Democracy Dies in Darkness

Nats invite Joe Biden to throw first pitch on Opening Day in 2021

Joe Biden threw the ceremonial first pitch at Oriole Park at Camden Yards on Opening Day in 2009. (Gail Burton/AP)

Minutes after Joe Biden finished his victory speech in Wilmington, Del., on Saturday night, the Washington Nationals announced that they “look forward to hosting” the president-elect and having him throw the ceremonial first pitch on Opening Day next year.

“We’re excited to continue the long-standing tradition of sitting Presidents throwing out the first pitch at the home of the national pastime in our nation’s capital,” the team tweeted.

The Nationals, who sent a letter to Biden extending the invitation, open their 2021 campaign at home against the New York Mets on April 1.

William Howard Taft began the tradition of presidents throwing the first pitch in D.C. on Opening Day in 1910. Since then, every sitting president except Donald Trump has thrown at least one ceremonial pitch in Washington when the city had a major league team, though not always during his first year in office.

Citing a scheduling conflict, the White House declined the Nationals’ invitation for Trump to throw the ceremonial first pitch on Opening Day in 2017. Had he attended, he might have caught a glimpse of the large “Impeach Trump” banner that protesters hung from the club level concourse after the game.

Trump attended — and was booed at — Game 5 of last year’s World Series at Nationals Park, but he did not throw the ceremonial first pitch. That honor instead belonged to chef and humanitarian José Andrés. For what would turn out to be Trump’s final Opening Day in office, the Nationals invited infectious-disease expert Anthony S. Fauci to throw the ceremonial first pitch when they opened the shortened 2020 season as World Series champions in July.

Barack Obama was the most recent sitting president to throw a first pitch in Washington. He turned down an invitation to continue the tradition three months after his first inauguration in 2009, but he did the honors on Opening Day at Nationals Park the following year, donning a Nationals jacket and a Chicago White Sox cap for the occasion.

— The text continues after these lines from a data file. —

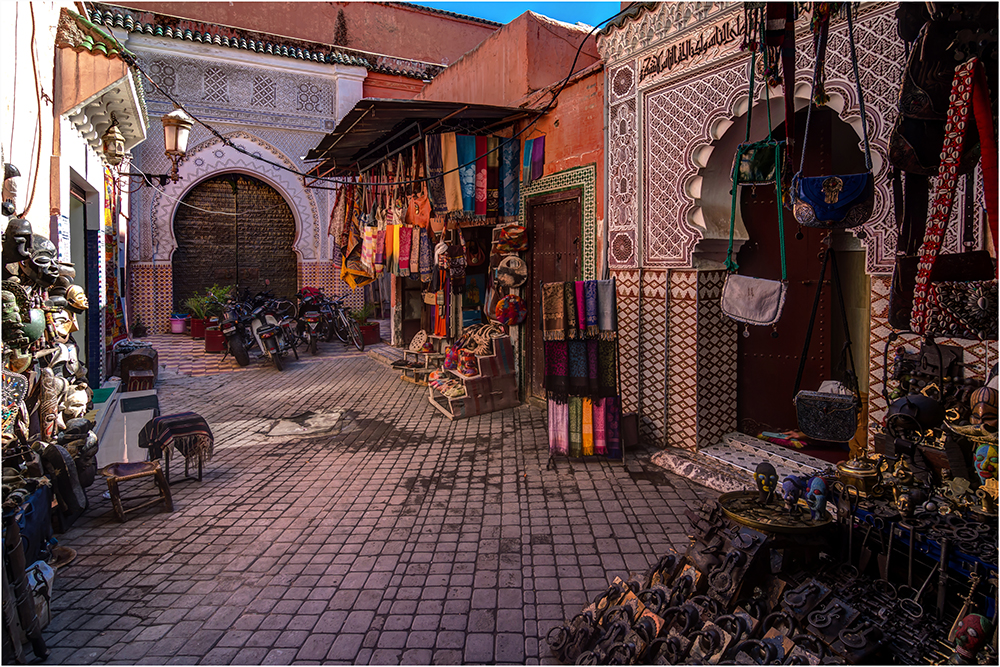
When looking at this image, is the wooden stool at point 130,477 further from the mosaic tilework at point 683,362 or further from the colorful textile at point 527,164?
the colorful textile at point 527,164

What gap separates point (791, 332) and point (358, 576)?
4.02 meters

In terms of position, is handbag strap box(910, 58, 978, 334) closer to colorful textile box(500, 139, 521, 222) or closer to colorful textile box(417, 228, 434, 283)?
colorful textile box(500, 139, 521, 222)

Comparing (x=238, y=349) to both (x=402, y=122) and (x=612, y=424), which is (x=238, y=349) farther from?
(x=612, y=424)

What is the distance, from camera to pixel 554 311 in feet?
19.6

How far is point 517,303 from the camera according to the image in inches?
306

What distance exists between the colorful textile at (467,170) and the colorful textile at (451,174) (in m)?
0.05

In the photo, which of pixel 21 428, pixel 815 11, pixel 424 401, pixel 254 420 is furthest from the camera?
pixel 424 401

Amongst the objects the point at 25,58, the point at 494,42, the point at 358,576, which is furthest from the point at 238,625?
the point at 494,42

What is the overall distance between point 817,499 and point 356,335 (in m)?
11.6

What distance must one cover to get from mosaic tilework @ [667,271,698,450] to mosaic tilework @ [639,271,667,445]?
0.06 m

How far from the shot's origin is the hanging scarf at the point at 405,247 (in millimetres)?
9484

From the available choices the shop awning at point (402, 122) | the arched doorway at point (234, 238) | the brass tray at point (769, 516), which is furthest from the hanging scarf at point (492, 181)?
the arched doorway at point (234, 238)

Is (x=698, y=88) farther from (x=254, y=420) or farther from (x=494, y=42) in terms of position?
(x=254, y=420)

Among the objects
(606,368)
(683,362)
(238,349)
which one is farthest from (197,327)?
(683,362)
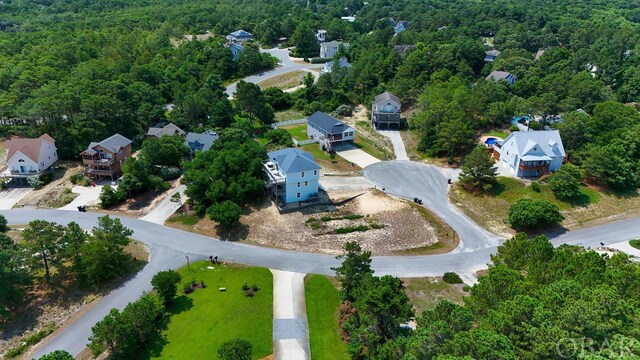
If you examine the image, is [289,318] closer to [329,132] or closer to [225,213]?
[225,213]

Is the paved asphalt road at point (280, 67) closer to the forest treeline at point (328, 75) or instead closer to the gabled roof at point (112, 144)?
the forest treeline at point (328, 75)

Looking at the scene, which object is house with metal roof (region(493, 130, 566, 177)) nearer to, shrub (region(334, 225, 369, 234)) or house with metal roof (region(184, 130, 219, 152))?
shrub (region(334, 225, 369, 234))

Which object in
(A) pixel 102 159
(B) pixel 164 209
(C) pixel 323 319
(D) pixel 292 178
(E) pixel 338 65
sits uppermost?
(E) pixel 338 65

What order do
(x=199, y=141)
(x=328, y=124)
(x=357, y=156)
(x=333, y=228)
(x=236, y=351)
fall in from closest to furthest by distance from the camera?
(x=236, y=351) < (x=333, y=228) < (x=199, y=141) < (x=357, y=156) < (x=328, y=124)

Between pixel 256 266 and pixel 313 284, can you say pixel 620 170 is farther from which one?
pixel 256 266

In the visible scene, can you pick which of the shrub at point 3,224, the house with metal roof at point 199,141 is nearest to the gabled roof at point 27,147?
the shrub at point 3,224

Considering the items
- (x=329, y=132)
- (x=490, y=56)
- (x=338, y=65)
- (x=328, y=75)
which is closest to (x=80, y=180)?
(x=329, y=132)

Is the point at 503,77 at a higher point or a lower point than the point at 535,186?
higher

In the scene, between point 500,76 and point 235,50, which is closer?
point 500,76

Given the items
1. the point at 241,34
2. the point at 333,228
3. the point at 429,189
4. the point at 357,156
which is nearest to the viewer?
the point at 333,228
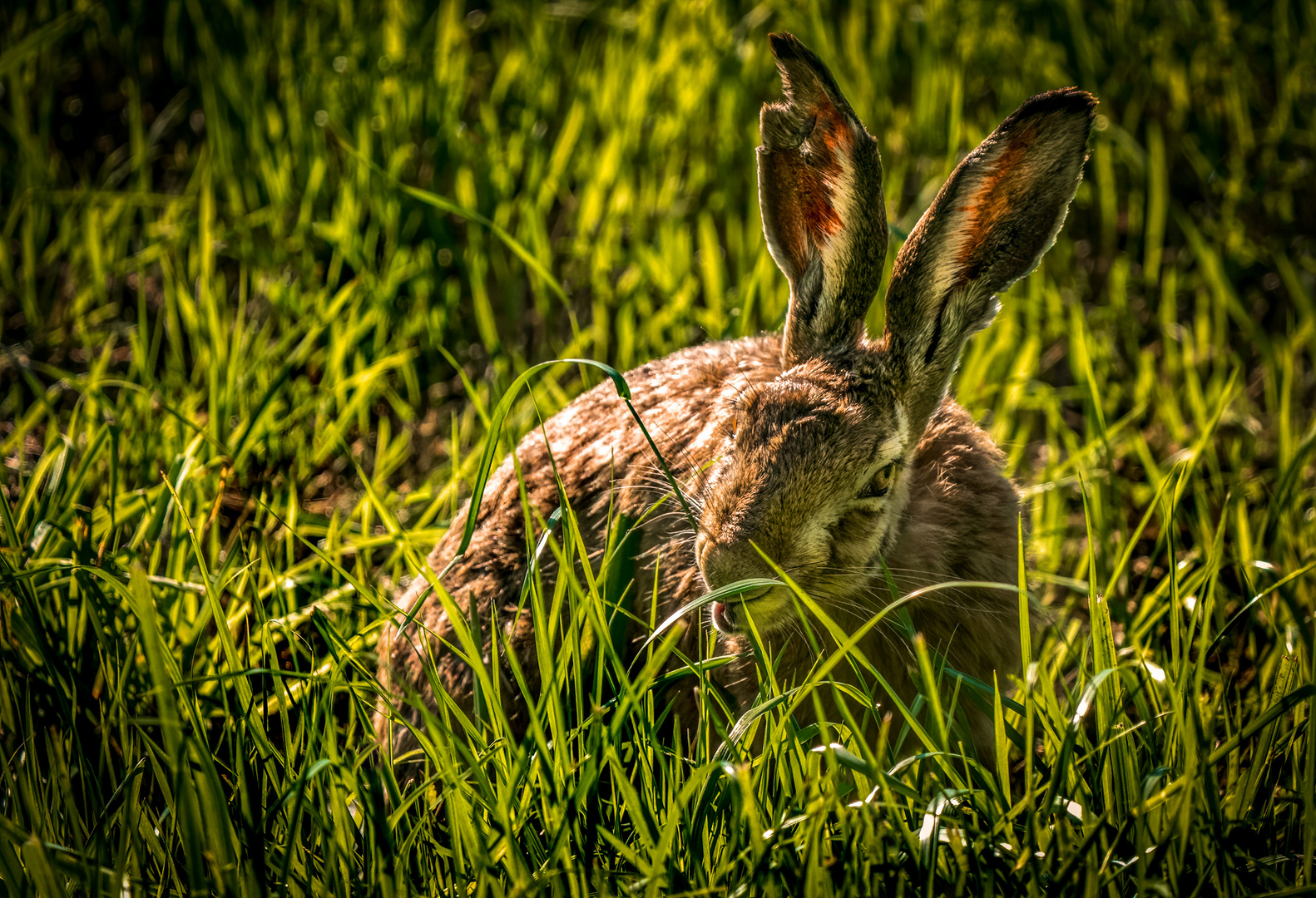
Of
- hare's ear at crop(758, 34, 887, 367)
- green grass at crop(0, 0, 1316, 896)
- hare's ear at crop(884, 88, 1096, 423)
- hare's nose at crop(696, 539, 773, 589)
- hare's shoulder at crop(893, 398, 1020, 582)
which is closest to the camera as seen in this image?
green grass at crop(0, 0, 1316, 896)

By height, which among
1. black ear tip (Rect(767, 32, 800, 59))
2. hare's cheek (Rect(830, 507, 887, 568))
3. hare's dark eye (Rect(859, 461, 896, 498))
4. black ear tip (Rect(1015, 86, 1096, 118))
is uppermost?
black ear tip (Rect(767, 32, 800, 59))

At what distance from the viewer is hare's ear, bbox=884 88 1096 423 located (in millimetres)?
2338

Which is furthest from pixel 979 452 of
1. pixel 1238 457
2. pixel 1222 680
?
pixel 1238 457

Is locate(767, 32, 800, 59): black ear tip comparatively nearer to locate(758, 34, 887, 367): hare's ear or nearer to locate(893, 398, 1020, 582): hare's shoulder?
locate(758, 34, 887, 367): hare's ear

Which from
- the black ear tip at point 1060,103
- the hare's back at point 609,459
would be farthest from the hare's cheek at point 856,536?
the black ear tip at point 1060,103

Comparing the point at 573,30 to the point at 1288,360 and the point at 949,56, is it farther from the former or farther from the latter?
the point at 1288,360

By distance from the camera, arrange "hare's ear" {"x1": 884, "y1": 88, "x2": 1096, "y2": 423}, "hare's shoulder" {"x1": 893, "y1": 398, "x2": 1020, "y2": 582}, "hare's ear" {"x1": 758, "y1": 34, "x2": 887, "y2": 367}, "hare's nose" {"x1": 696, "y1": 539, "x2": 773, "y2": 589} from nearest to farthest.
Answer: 1. "hare's nose" {"x1": 696, "y1": 539, "x2": 773, "y2": 589}
2. "hare's ear" {"x1": 884, "y1": 88, "x2": 1096, "y2": 423}
3. "hare's ear" {"x1": 758, "y1": 34, "x2": 887, "y2": 367}
4. "hare's shoulder" {"x1": 893, "y1": 398, "x2": 1020, "y2": 582}

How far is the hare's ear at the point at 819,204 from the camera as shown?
2447 mm

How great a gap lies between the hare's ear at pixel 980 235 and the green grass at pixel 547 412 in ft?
1.67

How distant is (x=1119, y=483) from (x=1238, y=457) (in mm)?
560

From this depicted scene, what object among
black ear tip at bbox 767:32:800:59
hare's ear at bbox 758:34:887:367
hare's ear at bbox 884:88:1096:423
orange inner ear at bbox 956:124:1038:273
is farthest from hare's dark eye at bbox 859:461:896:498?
black ear tip at bbox 767:32:800:59

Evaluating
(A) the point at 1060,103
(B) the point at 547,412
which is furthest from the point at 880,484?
(B) the point at 547,412

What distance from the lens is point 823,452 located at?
2.35m

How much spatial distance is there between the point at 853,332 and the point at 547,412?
1.38m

Biden, who played shortstop and center field as a Little Leaguer growing up in Scranton, Pa., has experience pitching on Opening Day. As the newly elected vice president, the right-hander threw the ceremonial first pitch to usher in the 2009 season at Baltimore’s Oriole Park at Camden Yards while wearing a U.S. Army cap.

Might Biden, a proud Phillies fan, take the mound in D.C. wearing a Phillies cap, as he did during an interview with late-night host Jimmy Kimmel in March?

“This is not the way to win votes,” Kimmel, a Mets fan, joked at the time.

“But it’s the way to be able to sleep with my wife,” Biden said of future first lady Jill Biden, who left the campaign trail in the days leading up to the 2008 presidential election so she could see the Phillies clinch the World Series in person with her granddaughter. “She’s a Philly girl. If I weren’t into the Phillies, I’d be out of luck, man.”